Il est par ailleurs frappant de constater que la dotation de continuité territoriale attribuée à la Corse est de 187 millions d'euros, soit un montant trois fois plus élevé que pour les outre-mer, pour une population nettement moins nombreuse. Une telle situation est particulièrement regrettable.

B. DES CRÉDITS POUR LE LOGEMENT SOCIAL NE PERMETTANT PAS D'ATTEINDRE LES CIBLES DE FINANCEMENT D'HABITATIONS

Entre la LFI 2025 et le PLF 2026, l'action 1 « Logement » enregistre une baisse de 11 % en AE mais une hausse bienvenue de 11,9 % en CP, qui doit lui permettre de couvrir ses engagements passés.

La loi1(*) du 28 février 2017 de programmation relative à l'égalité réelle outre-mer (EROM) a prévu une cible de construction de 150 000 logements neufs et réhabilités dans les outre-mer entre 2017 et 2027. Pourtant, en sept ans, la cible n'a été atteinte qu'à 61 %.

Évolution du nombre de logements aidés entre 2018 et 2024

Source : commission des finances d'après les réponses au questionnaire budgétaire

IV. À L'ÉCHELLE DU BUDGET GÉNÉRAL DE L'ÉTAT, UNE BAISSE DES FINANCEMENTS EN OUTRE-MER

Le montant total des contributions budgétaires pour les outre-mer s'élève, en PLF 2026, à 20,04 milliards d'euros en AE et 21,9 milliards d'euros en CP, soit une diminution de 11,2 % en AE et de 7,3 % en CP par rapport à la LFI 2025.

Cette baisse est essentiellement due à l'affectation de 3,2 milliards d'euros de taxe intérieure sur la consommation finale d'électricité (TICFE), en remplacement de crédits budgétaires.

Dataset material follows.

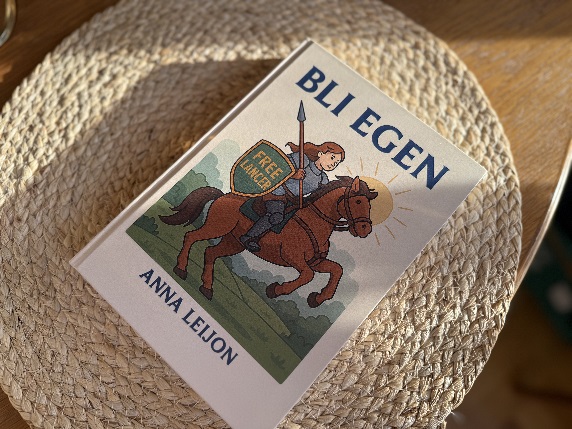 Boken Bli egen framsida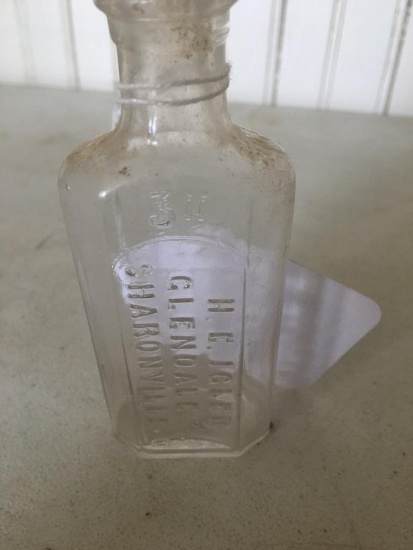 Local Bottle: "H.E. Igler, Glendale, Sharonville, O."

En les excluant, les dépenses de l'État en faveur du budget des outre-mer ne sont réduites que de 4,8 % en AE et de 1,5 % en CP, essentiellement en raison de la mission « Outre-mer », de la mission « Sécurité » et de la Mission « Écologie ».

Évolution des missions dans l'effort total en faveur de l'outre-mer
entre 2020 et 2026

(en milliards d'euros et en CP)

Source : commission des finances d'après les documents budgétaires

Réunie le 4 novembre 2025, sous la présidence de M. Claude Raynal, président, la commission des finances a décidé de proposer au Sénat l'adoption, sans modification, des crédits de la mission.

Réunie à nouveau le mercredi 26 novembre 2025, sous la présidence de M. Claude Raynal, président, la commission a confirmé définitivement ses votes émis sur toutes les missions, tous les budgets annexes, tous les comptes spéciaux et les articles rattachés aux missions, ainsi que les amendements qu'elle a adoptés, à l'exception des votes émis pour les missions « Action extérieure de l'État », « Aide publique au développement », « Cohésion des territoires », « Culture », « Immigration, asile et intégration », « Investir pour la France 2030 », « Monde combattant, mémoire et liens avec la nation », « Sport, jeunesse et vie associative », ainsi que des comptes spéciaux qui s'y rattachent.

L'article 49 de la loi organique relative aux lois de finances (LOLF) fixe au 10 octobre la date limite pour le retour des réponses aux questionnaires budgétaires.

À cette date, les rapporteurs spéciaux n'avaient reçu aucune des réponses.

À la date d'examen en commission de la mission le 4 novembre, ils ont obtenu 99 % des réponses.


* 1 Loi n° 2017-256 du 28 février 2017 de programmation relative à l'égalité réelle outre-mer et portant autres dispositions en matière sociale et économique.